I posted this question on DBA, but it got closed and was never reopened even after I rewrote the whole thing to be more specific. I think its more appropriate for programmers anyway :)
Background Information
I have a CouchDB server (Server B) that is accessed by another server running PHP (Server A). My web app (Client-side Javascript) makes a request for a file to Server A. Server A sends requests to Server B with the access credentials (username:password). Server B returns JSON objects that correspond to matched files, then Server A returns that data to the client. The response includes some meta data about the file and a URL to the file on Server B. The actual file data itself is not included in the response.
The Problem
The URL to the document attachment included in the JSON response from Server B includes access credentials (username:password). Server A responds to the client-side request by returning those JSON objects.
The client now has this information:
https://username:password@host:port/dbname/path/to/file.whatever
Currently all data contained within Server B resides in one database instance. If the client has access to the username:password to the CouchDB then all data could be queried with those access credentials. Like so,
https://username:password@host:port/dbname/_all_docs
Server-side considerations
CouchDB on Cloudant
Client-side considerations
The Javascript running on the client requires a URL string to the file. The files that are being referenced are KML layers for Google Maps. A new KML layer is created using this constructor.
What I am looking for
Essentially my solution would come if I can provide a link to a CouchDB document attachment without giving the username/password.
https://host:port/path/to/file.whatever
What I did
I had to enable cURL for PHP on Server A.
sudo apt-get install curl libcurl3 libcurl3-dev php5-curl
sudo /etc/init.d/apache2 restart
Got a bit of code from David Walsh's blog.
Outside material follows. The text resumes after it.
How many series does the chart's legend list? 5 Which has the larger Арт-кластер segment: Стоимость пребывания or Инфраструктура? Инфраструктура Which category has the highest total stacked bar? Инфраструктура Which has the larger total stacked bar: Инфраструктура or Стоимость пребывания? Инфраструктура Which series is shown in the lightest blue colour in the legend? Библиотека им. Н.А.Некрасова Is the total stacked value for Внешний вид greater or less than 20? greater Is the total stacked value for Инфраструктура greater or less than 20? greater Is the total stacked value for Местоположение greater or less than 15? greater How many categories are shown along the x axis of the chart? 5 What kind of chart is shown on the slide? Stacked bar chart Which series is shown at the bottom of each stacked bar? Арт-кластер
My Javascript client code gets a list of JSON file meta data from Server A. This data includes unique DB IDs and file names (No passwords or API keys). I then pass the document ID and filename to another service on Server A which echoes the value of,
get_data('https://username:password@Server B:port/dbname/path/to/file.whatever');
I can now serve out the files to the client without revealing username or password for CouchDB on Server B.